The fight to take the PC company private is set to culminate in a shareholder vote on July 18.

By SERENA SAITTO Bloomberg News

Michael Dell and Silver Lake Management LLC won't sweeten their $24.4 billion offer to take Dell Inc. private, people with direct knowledge of the situation said.

Dell and Silver Lake are ruling out an increase because the $13.65-a-share offer they made in February represents a fair and significant premium to where the stock would trade if the deal fell apart, said one of the people, who asked not to be identified because the process is private.

The decision is the latest in the fight over Dell, set to culminate in a shareholder vote on July 18. While Institutional Shareholder Services Inc. is leaning toward a negative recommendation on Michael Dell's proposal, people familiar with the situation have said that billionaire Carl Icahn said this week that he secured $5.2 billion in debt financing to support his third and last attempt to scuttle the leveraged buyout, or LBO.

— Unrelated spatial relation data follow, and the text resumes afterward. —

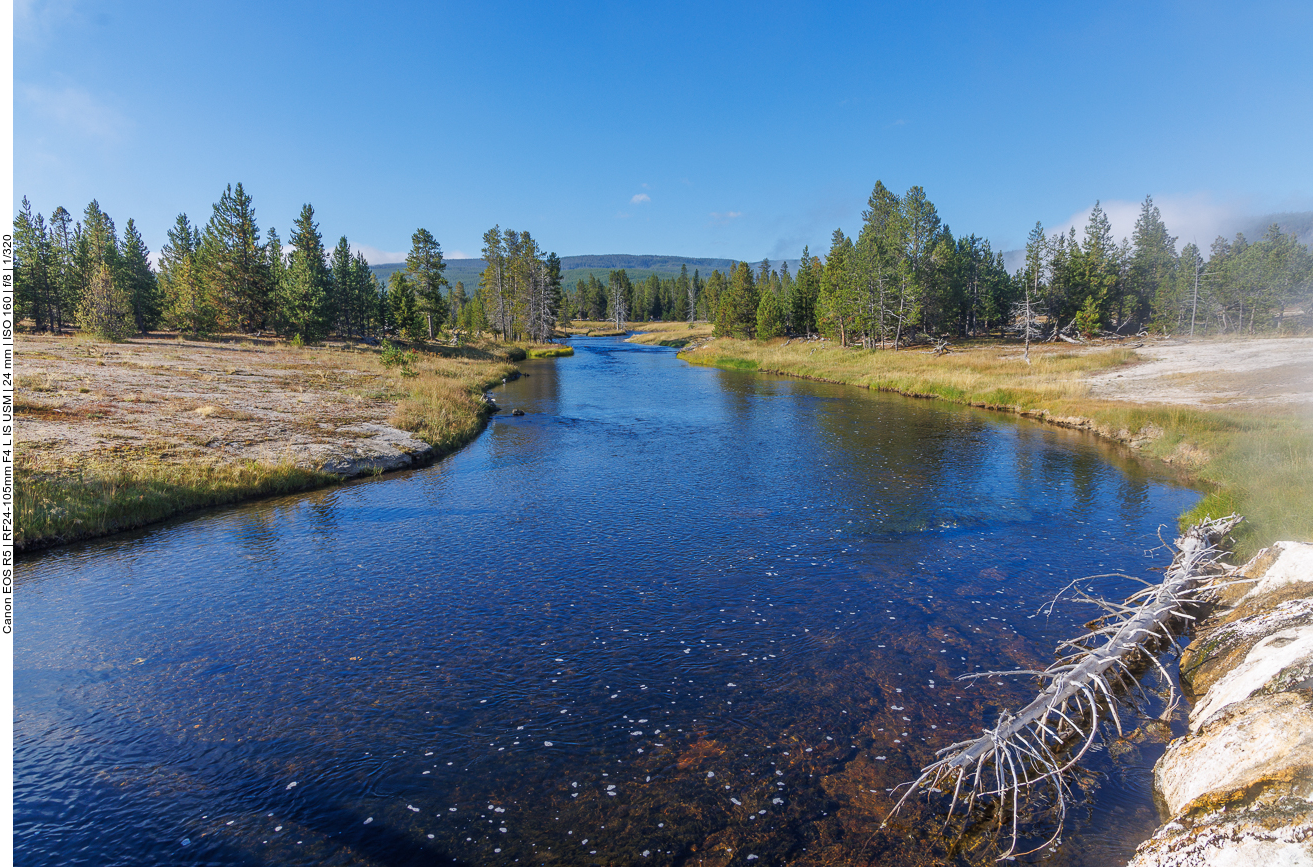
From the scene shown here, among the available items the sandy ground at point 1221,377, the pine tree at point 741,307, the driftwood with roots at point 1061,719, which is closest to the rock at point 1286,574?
the driftwood with roots at point 1061,719

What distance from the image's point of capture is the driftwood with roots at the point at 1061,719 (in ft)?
25.5

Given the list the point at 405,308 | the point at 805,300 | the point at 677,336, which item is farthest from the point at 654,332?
the point at 405,308

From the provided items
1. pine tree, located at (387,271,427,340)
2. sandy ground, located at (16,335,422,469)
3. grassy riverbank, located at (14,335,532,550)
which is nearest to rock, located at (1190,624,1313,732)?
grassy riverbank, located at (14,335,532,550)

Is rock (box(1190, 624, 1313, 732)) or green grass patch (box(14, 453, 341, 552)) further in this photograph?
green grass patch (box(14, 453, 341, 552))

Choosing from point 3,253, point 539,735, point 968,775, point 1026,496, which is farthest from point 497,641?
point 1026,496

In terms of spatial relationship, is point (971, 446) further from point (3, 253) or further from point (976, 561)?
point (3, 253)

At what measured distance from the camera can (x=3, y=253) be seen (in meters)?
10.2

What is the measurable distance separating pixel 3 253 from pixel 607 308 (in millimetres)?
182626

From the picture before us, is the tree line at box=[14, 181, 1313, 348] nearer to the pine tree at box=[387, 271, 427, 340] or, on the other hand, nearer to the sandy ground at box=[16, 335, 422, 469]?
the pine tree at box=[387, 271, 427, 340]

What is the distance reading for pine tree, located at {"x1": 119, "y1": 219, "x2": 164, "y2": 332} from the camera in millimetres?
68144

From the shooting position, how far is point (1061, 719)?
351 inches

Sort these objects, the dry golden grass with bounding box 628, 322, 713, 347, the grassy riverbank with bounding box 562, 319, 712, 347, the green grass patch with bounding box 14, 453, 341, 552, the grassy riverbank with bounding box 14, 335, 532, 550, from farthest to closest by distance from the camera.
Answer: the grassy riverbank with bounding box 562, 319, 712, 347
the dry golden grass with bounding box 628, 322, 713, 347
the grassy riverbank with bounding box 14, 335, 532, 550
the green grass patch with bounding box 14, 453, 341, 552

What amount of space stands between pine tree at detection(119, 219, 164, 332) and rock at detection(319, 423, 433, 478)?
55738mm

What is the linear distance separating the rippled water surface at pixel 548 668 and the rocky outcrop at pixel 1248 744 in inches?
34.0
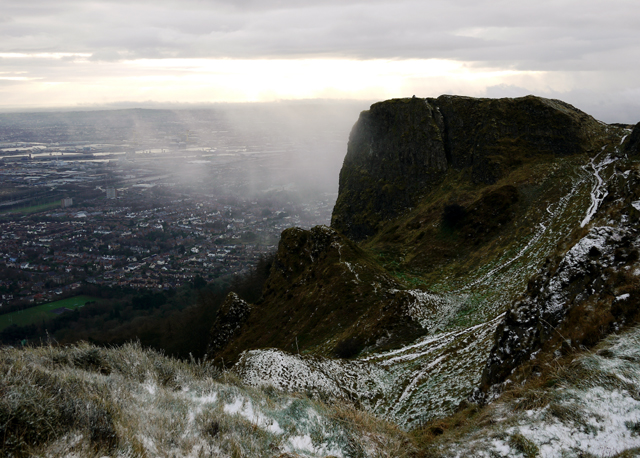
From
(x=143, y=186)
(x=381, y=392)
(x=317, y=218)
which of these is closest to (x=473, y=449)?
(x=381, y=392)

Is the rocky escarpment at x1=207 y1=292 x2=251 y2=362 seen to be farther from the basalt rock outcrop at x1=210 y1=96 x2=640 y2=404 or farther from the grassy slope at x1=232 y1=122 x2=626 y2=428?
the grassy slope at x1=232 y1=122 x2=626 y2=428

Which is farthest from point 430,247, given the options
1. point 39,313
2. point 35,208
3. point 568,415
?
point 35,208

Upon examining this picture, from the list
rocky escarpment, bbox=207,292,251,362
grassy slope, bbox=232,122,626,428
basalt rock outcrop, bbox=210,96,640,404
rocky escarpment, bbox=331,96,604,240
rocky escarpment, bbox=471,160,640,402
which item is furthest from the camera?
rocky escarpment, bbox=331,96,604,240

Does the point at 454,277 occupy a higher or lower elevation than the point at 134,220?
higher

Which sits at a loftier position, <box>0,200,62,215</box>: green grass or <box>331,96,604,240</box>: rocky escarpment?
<box>331,96,604,240</box>: rocky escarpment

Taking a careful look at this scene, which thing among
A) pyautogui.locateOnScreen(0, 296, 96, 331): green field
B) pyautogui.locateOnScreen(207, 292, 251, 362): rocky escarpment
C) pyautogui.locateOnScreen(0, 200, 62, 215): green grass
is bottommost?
pyautogui.locateOnScreen(0, 296, 96, 331): green field

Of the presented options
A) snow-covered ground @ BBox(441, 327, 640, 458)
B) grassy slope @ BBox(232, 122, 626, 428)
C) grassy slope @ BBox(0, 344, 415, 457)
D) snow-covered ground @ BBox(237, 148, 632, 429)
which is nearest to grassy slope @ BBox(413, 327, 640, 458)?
snow-covered ground @ BBox(441, 327, 640, 458)

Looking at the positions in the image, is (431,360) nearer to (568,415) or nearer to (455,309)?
(455,309)

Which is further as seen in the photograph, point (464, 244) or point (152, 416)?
point (464, 244)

"Michael can refuse to budge because even if shareholders vote down his offer, he and any special committee can and will make it tough for Icahn to get an alternative proposal approved," said Erik Gordon, a business professor at the University of Michigan. "The downside to Michael of a defeat is small -- his status at Dell would remain just as is it was before he made his bid."

Michael Dell and Silver Lake decided not to increase their offer after being encouraged to do so by the special committee of Dell's board, according to the people familiar with the situation. Silver Lake is willing to walk away from the deal if the bid isn't successful, and Michael Dell isn't prepared to finance personally another price increase as the company's core PC market continues to deteriorate, said one of the people.

Representatives for Dell and Silver Lake declined to comment.

The special committee already negotiated six price increases before agreeing to the buyout announced on Feb. 5, a March 29 proxy filing shows. Michael Dell personally financed the last and final price increase with $500 million in cash and by committing to roll over 273.3 million shares at $13.36 apiece.

Icahn, Dell's second-largest shareholder with an 8.7 percent stake, is proposing that the company make a tender offer for about 1.1 billion shares at $14 apiece. The activist investor said the buyback would address two shortcomings of the LBO offer: that it's too cheap and that it doesn't give shareholders the opportunity to profit from any improvement in Dell's performance.

Michael Dell, who founded the PC maker 29 years ago, believes he can keep control of the company in the long run even if he fails to take the company private, said a person familiar with his thinking. Dell calculated he would keep control of the company even if Icahn succeeded because his stake would grow to about 41 percent if he didn't tender to Icahn's proposal, who would have about a 22 percent stake, the person said.

While the success of the founder's buyout proposal requires approval by a majority of shareholders, excluding Michael Dell, who has a 15.6 percent stake, Icahn's plans could succeed only after shareholders vote against the buyout and eventually give him control of the board in a so-called proxy fight in which Michael Dell can and will vote.

Icahn's proposal would add substantial debt, decrease financial flexibility and "hurt the company's ability to weather an economic or business downturn," Michael Dell said in a June 21 regulatory filing. "It would also jeopardize customer perception and employee retention." He wants to take the company private to implement a turnaround to adapt it to new trends such as cloud computing, which in the short term would worsen the company's earnings and margins.

Dell's special committee, which last month urged shareholders to vote for Michael Dell's buyout, said Friday in a regulatory filing that Icahn's tender offer gives the personal- computer maker a valuation more than twice that of its closest peer, Hewlett-Packard Co., and isn't based on a concrete cost- savings plan. There's a "substantial downside risk" to shareholders if they reject Michael Dell's transaction, according to the filing.

Michael Dell expects the stock to fall to about $7.90 a share, based on trailing earnings, if the LBO is voted down, according to a person with direct knowledge of his thinking.